Title: Re: World Championship tournament format
Post by omar on May 24th, 2005, 1:51pm

on 05/24/05 at 02:42:00, 99of9 wrote:
I have no idea about the language the programs are in, so I'll stick to testing them out.


They are written in Perl. A good language for writting programs quickly if you don't care too much about the program running very fast. A perl program runs about 100 times slower than a C program, but you can probably write it 10 times faster in Perl.


Quote:
One problem is:
run singleElimFold 1000 2 0 0 99999
 1  100.0%

In other words if the 2 top players in a tournament both have the same rating, the program counts either of them winning as a successful tournament.


I wanted to suggest a quick change that you could make to your copy to get that, but I don't see how to do it. Here is what's currently happening:
After a tournament completes we have an array with the names of the players that tied for first place. For each of these players we determine their rank based on their true rating. We maintain another array that is a histogram of what ranks have won the tournament. The result of 'run' is printed from that histogram array.

**Records in a dataset:**

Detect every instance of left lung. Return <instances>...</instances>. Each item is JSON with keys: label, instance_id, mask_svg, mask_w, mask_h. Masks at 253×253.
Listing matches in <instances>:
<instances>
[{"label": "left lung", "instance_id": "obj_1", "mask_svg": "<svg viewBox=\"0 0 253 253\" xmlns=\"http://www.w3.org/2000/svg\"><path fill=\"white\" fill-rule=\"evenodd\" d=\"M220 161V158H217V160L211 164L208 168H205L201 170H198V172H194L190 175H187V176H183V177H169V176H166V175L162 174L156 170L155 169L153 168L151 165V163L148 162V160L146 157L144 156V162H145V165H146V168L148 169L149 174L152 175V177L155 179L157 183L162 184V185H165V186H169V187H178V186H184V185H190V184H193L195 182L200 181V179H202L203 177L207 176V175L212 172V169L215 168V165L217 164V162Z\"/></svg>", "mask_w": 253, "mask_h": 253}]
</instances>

**Problem set:**
[A] Do these statements agree with the forum post? Answer yes or no for each, and quote the words that decide it.
(i) The programs are written in C.
(ii) A Perl program runs about 100 times slower than a C program.
(iii) One array works as a histogram of which ranks have won the tournament.
[B] According to the forum post, what does the array hold once a tournament completes?
[C] Reproduce the passage of the forum post starting with "on 05/24/05 at" and going on through "faster in Perl.".

**Answers to the exercise:**
[A]
(i) No: "They are written in Perl."
(ii) Yes: "A perl program runs about 100 times slower than a C program"
(iii) Yes: "We maintain another array that is a histogram of what ranks have won the tournament."

[B] It holds the names of the players who tied for first place.

[C]
on 05/24/05 at 02:42:00, 99of9 wrote:
I have no idea about the language the programs are in, so I'll stick to testing them out.


They are written in Perl. A good language for writting programs quickly if you don't care too much about the program running very fast. A perl program runs about 100 times slower than a C program, but you can probably write it 10 times faster in Perl.